Das Labor fokussiert dabei die Frage, wie der Transfer von Forschungserkenntnissen in unterschiedliche Felder der Praxis gelingen kann. Es soll im Labor darum gehen, die Möglichkeiten von kreativen Datenpraktiken über Formen des investigativen Datenjournalismus (Forensic Architecture und Syrian Archive) hin zur Datenkritik (Dander 2014, Kitchin 2016) ausführlich zu besprechen, bestehende Ressourcen zu bündeln und innovative Wege in der Wissenschaftskommunikation zu thematisieren.

Labor 3 // Digitale Tools in der Tanzvermittlung – zwischen technischen Möglichkeiten und leiblichem Zeigezwang

Maren Zühlke // Claudia Steinberg | Digitale Tools in der Tanzvermittlung – zwischen technischen Möglichkeiten und leiblichem Zeigezwang

Beim Erproben einer eigens für die Tanzvermittlung entwickelten webbasierten App hat sich ein bedeutsames Erleben von Körperlichkeit gezeigt. Obwohl die App aus Sicht teilnehmender Jugendlicher kreative Gestaltungsprozesse unterstützt, kristallisiert sich in Zusammenhang mit der Verwendung von Videofunktionen ein bedeutsames Erleben von körperlich-medialer Exponiertheit heraus.

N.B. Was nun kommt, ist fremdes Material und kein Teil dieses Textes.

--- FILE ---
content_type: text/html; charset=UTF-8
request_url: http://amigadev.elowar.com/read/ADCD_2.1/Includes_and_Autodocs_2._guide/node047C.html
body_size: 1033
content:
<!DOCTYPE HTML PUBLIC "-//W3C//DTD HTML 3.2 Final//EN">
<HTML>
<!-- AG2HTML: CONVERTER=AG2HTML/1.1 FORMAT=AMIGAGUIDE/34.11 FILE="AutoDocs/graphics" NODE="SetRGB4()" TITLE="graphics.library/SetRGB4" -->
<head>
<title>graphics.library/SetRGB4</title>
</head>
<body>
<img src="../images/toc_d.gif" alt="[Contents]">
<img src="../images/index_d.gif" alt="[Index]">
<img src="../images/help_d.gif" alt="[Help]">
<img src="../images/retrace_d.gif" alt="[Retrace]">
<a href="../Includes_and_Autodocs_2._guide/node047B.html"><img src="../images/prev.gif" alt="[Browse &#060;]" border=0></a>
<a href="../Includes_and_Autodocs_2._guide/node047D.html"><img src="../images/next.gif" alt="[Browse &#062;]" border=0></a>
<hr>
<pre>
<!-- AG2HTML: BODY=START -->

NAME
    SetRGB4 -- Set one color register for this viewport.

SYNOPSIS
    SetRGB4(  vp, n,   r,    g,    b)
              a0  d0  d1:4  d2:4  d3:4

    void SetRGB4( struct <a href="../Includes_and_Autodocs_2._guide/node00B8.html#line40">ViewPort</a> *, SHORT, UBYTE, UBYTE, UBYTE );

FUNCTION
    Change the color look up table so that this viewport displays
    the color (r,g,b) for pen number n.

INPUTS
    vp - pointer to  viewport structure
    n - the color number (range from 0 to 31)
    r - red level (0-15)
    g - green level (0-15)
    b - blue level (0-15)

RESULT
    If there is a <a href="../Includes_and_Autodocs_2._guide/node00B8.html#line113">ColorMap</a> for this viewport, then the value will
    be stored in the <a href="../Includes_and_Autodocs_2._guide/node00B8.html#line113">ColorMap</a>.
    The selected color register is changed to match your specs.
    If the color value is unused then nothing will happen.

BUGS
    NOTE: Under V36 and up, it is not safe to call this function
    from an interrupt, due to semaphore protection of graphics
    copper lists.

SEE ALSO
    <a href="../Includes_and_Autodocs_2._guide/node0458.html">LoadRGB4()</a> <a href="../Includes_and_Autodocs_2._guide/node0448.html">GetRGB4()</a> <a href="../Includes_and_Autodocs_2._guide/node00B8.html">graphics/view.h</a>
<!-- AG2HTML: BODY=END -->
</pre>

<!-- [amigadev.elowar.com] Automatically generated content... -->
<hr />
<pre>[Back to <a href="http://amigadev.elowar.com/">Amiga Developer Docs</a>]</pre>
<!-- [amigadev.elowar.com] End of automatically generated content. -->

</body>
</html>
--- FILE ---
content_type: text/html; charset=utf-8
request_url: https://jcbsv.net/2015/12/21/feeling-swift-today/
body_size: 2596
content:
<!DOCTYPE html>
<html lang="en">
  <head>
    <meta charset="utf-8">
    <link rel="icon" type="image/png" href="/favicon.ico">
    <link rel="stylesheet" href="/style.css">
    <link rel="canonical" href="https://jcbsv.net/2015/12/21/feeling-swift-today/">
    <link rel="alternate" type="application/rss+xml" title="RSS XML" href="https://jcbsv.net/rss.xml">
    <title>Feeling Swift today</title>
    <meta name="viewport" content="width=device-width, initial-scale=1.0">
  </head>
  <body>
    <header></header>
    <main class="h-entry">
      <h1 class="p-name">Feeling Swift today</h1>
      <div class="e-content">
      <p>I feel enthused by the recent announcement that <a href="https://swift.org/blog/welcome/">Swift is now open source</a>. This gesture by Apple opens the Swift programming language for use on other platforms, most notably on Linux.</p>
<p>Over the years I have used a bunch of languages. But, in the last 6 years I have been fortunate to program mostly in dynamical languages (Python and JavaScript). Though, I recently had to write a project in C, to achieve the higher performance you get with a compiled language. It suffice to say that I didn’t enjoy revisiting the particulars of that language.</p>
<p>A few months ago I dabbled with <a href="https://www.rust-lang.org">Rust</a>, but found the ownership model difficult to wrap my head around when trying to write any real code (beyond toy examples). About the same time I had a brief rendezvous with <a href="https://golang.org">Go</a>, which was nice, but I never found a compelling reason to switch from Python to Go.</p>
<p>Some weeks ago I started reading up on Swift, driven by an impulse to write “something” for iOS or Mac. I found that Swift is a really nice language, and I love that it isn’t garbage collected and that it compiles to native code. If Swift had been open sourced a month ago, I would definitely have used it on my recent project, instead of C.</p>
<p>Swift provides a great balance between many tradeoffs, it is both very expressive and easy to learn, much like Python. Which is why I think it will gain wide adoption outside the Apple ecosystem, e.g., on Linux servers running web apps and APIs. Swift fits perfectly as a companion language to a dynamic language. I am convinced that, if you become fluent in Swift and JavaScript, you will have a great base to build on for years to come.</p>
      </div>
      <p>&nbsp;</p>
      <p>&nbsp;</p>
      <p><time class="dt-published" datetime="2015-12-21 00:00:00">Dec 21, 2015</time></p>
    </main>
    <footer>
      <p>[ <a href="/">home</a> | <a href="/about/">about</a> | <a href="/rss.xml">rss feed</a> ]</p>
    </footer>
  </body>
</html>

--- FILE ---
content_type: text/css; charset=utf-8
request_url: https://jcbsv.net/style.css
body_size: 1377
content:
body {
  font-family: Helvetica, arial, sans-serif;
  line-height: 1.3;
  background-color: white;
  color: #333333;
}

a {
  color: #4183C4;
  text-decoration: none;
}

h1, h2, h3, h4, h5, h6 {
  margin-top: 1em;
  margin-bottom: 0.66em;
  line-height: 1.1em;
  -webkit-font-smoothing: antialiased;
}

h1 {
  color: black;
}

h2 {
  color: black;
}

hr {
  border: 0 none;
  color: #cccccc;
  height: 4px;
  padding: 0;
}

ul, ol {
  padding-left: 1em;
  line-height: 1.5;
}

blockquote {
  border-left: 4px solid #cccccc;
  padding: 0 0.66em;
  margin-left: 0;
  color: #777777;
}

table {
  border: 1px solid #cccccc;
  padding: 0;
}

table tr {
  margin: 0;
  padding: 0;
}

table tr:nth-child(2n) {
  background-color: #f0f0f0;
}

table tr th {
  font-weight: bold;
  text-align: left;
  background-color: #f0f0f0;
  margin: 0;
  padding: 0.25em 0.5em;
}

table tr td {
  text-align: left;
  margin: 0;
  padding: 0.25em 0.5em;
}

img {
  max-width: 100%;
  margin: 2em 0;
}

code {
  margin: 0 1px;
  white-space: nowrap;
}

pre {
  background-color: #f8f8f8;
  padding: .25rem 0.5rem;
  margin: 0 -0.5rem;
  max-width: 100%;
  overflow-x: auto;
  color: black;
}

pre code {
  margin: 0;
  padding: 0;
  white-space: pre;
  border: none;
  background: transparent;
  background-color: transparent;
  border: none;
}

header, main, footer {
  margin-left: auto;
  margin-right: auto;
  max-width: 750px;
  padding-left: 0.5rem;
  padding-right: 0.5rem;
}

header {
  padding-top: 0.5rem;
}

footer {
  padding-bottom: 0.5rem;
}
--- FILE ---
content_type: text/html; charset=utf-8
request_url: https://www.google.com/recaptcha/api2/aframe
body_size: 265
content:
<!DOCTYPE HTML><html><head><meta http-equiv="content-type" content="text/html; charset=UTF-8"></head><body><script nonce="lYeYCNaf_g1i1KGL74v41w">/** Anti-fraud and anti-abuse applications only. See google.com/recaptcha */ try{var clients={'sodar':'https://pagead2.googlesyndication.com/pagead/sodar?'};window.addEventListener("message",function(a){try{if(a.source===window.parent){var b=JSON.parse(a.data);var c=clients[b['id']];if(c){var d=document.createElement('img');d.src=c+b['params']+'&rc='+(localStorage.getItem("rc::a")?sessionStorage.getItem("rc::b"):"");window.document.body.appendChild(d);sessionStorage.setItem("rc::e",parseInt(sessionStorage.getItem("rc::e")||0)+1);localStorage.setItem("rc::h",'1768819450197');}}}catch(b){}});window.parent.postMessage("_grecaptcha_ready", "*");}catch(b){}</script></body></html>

Im vom BMBF-geförderten Forschungsprojekt #digitanz werden digitale Dokumentations- und Archivierungsmedien im Kontext Tanzvermittlung eingesetzt. Wir fragen danach, wie sich Lehr- und Lernverhalten durch die digitale Unterstützung verändert. Insbesondere der Einsatz einer eigens entwickelten App (lite.digitanz.de) zur Unterstützung der kreativen Bewegungsfindung nach dem Modell »Bring your own device« wurde untersucht (Steinberg et al., 2020). Aus Post-Digitaler-Perspektive entstehen neue Betrachtungsweisen der eigenen Realität eines jeden Individuums (Jörissen et al. 2019). Die Analysen zeigen, dass die Praktiken des Filmens und der Umgang mit Videomaterial in den Mittelpunkt rücken und Schüler:innen eine körperlich-mediale Exponiertheit als bedeutsam thematisieren. Die Ergebnisse unseres Projekts dokumentieren, dass ein erlebter Zeigezwang das Improvisieren von tänzerischen Bewegungen beeinflusst und bereits bestehende Hemmungen verstärkt, wenn diese mit Videoaufnahmen verknüpft werden. Durch die Kameraaufnahme wird ein Gestaltungsruck innerhalb einer »kreativen« Produktivität erlebt. Es entstehen somit neben neuen digitalen Möglichkeiten der Speicherung und damit verbundenen Erinnerungsfunktion von gestalteter Bewegung auch Einschränkungen. Im Labor wollen wir nach einer praktischen Phase des Erprobens der App lite.digitanz.de, die digitalen Erfahrungen sammeln und diskutieren.